03 March 2011

Kicking the Door Down: Brandon Tietz's Kickass First Novel

Out of TouchOut of Touch by Brandon Tietz

My rating: 4 of 5 stars


If you don't hate Brandon Tietz's protagonist, Aidin, within the first ten pages of this novel I seriously question the software of your moral GPS. If you don't desperately want to be Aidin by the last ten pages you and I didn't read the same book. Out of Touch is a novel about bizarre changes. As if caught by an atomic powered puberty, our anti-hero finds himself the victim of an unknown medical condition which leaves him entirely devoid of feeling. A cumbersome and metaphorical position for the holder of a limitless AmEx, plenty of uncut coke, a marshmallow cereal stash of pharmaceuticals and the women who er...ehm "love" him for it. As the standard accouterments of the asshole playboy becoming fleeting reveries of feeling, Out of Touch shapes into a fantastic parable for growing up.

Tietz writes like a mid-westerner. His voice is distinct and direct. Being a thoroughly modern novel Tietz breaks all the right rules when it comes to writing. Less like a novel, less even than a speech, Out of Touch is like he's telling you his own story over a bottle of Cristal at a velvet roped club. Conversational, ignoring grammar where necessary for the sake of sounding spoken rather than read; this work is closer to poetry in that way.

The novel has its bumps.

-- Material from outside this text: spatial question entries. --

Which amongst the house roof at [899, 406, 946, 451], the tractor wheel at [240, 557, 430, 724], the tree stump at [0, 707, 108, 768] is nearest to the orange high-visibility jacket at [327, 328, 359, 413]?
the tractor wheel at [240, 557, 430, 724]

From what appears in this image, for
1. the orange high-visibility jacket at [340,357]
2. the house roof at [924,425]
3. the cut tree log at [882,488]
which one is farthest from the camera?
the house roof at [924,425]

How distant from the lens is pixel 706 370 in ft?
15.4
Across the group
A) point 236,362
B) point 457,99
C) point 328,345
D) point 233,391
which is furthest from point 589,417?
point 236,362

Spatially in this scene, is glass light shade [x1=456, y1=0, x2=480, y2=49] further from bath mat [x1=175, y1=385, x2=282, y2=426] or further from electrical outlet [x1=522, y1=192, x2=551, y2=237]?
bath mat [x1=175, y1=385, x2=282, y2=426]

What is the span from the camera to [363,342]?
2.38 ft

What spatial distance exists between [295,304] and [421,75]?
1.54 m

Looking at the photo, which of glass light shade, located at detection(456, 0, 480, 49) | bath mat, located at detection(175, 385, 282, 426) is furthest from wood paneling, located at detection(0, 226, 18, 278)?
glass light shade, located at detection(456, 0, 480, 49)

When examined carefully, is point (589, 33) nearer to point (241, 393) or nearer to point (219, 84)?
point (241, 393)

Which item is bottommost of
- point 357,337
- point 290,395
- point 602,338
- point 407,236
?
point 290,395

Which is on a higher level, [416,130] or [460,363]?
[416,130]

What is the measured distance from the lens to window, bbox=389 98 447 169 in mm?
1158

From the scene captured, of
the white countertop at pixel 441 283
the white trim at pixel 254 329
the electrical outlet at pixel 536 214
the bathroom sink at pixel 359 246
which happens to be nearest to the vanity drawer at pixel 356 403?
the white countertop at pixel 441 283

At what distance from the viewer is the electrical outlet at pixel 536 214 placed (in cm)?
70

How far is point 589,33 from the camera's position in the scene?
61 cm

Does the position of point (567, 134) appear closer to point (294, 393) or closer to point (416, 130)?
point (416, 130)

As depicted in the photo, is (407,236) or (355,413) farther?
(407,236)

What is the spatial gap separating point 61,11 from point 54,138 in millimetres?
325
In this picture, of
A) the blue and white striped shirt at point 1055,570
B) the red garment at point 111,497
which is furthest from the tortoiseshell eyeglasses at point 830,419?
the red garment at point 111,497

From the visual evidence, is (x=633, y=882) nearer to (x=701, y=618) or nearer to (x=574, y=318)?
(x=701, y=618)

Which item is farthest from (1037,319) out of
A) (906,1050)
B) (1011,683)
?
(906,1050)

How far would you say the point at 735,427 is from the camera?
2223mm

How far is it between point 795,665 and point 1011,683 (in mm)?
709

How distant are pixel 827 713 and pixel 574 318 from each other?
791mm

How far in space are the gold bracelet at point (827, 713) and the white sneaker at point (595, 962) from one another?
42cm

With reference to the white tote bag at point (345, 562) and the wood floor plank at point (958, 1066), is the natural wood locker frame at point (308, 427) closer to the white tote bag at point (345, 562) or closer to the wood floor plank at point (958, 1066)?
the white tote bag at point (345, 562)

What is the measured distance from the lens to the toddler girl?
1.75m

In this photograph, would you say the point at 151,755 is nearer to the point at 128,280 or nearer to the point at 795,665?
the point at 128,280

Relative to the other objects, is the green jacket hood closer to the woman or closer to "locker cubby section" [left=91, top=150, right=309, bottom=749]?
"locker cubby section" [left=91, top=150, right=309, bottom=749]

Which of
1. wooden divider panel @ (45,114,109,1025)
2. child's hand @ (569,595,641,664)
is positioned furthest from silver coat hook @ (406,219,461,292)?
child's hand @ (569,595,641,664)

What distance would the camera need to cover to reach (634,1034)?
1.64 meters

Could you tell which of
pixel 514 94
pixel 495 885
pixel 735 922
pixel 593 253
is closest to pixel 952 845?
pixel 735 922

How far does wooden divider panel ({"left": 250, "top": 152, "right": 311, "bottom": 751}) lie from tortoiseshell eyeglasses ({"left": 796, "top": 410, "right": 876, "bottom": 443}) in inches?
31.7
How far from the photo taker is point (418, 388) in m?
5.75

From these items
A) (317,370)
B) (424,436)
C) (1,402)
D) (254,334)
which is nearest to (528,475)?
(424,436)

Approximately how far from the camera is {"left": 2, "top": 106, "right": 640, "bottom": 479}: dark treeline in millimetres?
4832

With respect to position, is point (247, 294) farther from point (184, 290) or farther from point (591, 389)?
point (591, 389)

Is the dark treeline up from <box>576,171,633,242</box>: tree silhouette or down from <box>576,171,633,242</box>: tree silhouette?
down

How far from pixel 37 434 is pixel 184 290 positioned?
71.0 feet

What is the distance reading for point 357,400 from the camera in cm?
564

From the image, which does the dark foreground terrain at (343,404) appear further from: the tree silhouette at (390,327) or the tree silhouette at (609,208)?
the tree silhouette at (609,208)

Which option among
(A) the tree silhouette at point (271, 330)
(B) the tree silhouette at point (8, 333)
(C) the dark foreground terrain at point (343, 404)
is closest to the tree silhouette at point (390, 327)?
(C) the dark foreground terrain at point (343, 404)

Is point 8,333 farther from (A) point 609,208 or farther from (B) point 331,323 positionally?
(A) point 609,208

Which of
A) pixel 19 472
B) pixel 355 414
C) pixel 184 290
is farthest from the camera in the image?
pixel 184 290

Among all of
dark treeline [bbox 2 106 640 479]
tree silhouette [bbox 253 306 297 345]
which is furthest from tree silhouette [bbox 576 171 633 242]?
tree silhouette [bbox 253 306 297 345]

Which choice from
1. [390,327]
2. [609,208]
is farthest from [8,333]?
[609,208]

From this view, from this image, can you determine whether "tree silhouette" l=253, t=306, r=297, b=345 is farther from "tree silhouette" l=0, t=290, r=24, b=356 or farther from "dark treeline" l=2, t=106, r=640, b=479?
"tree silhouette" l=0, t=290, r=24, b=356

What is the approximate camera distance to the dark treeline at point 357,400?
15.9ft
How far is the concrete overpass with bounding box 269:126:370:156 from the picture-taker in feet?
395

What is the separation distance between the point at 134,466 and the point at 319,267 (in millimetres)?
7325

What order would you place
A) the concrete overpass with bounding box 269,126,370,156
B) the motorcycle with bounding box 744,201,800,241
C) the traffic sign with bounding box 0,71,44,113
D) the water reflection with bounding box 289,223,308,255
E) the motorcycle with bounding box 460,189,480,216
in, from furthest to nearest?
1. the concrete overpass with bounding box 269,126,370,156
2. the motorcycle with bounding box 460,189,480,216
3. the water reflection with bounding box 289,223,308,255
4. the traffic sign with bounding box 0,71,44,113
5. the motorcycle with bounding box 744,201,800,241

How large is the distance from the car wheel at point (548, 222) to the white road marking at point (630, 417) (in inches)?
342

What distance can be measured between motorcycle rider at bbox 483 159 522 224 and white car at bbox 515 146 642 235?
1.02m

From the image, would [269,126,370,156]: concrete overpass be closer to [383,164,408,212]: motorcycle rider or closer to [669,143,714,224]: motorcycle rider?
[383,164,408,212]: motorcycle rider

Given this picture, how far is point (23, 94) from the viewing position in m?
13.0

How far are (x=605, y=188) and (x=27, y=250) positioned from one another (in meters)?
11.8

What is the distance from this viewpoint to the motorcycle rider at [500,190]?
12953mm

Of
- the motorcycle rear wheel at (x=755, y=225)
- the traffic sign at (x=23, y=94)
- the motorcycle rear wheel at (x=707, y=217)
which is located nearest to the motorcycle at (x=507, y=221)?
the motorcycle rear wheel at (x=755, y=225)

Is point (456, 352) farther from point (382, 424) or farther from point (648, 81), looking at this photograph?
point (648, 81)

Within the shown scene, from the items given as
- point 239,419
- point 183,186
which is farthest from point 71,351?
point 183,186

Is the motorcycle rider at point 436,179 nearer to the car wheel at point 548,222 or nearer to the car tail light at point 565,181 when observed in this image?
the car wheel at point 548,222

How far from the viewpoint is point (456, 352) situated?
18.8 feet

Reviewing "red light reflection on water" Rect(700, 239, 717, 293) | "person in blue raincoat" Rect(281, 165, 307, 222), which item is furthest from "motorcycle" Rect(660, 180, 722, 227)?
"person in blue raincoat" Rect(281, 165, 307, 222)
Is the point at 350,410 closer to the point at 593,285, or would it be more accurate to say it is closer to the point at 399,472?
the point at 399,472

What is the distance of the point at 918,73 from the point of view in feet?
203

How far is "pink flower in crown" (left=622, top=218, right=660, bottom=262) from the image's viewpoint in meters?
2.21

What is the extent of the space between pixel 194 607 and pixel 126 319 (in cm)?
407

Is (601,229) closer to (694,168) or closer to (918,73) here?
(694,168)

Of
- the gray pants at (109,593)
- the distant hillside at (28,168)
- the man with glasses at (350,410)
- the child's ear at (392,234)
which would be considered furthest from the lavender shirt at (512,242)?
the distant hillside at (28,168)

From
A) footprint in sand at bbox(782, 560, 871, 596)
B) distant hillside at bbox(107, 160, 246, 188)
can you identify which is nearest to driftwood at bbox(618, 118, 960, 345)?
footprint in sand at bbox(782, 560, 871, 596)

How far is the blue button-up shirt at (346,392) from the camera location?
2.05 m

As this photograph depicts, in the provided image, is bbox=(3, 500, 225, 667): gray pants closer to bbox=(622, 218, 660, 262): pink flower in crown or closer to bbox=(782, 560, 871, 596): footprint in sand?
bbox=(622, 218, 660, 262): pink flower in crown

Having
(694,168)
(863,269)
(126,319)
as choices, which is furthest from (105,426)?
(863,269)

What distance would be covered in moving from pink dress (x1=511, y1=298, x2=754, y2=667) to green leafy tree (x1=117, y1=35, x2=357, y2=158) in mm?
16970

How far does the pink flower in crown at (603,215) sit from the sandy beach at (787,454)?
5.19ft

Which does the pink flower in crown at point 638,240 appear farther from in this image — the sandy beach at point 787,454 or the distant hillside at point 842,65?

I caught spelling and other non-helpful (see above) grammatical errors. The middle of the book hiccuped somewhat. The action gets lost, the voices of all the characters lose their distinction and began to sound like ventriloquists of each other. In the end it all works out alright though. Literally. Trying to stay on the safe side of spoiling I'll just say that it's a whiplash ending. Not a "my lawyer will hear about this" twisted-metal whiplash, more the long lines for admission, zero to sixty in 3 or less and "is it over already?" kind. A roller coaster you will have to ride more than once. What's more, the ending was as thick a story as the entire preceding novel and twice as ballsy. Quite a feat and quite a save.

Read this book. A must for Palahniuk and Easton-Ellis fans, Tietz successfully pays homage to some literary heavy weights and is easily elbowing his way to their stack on the shelf.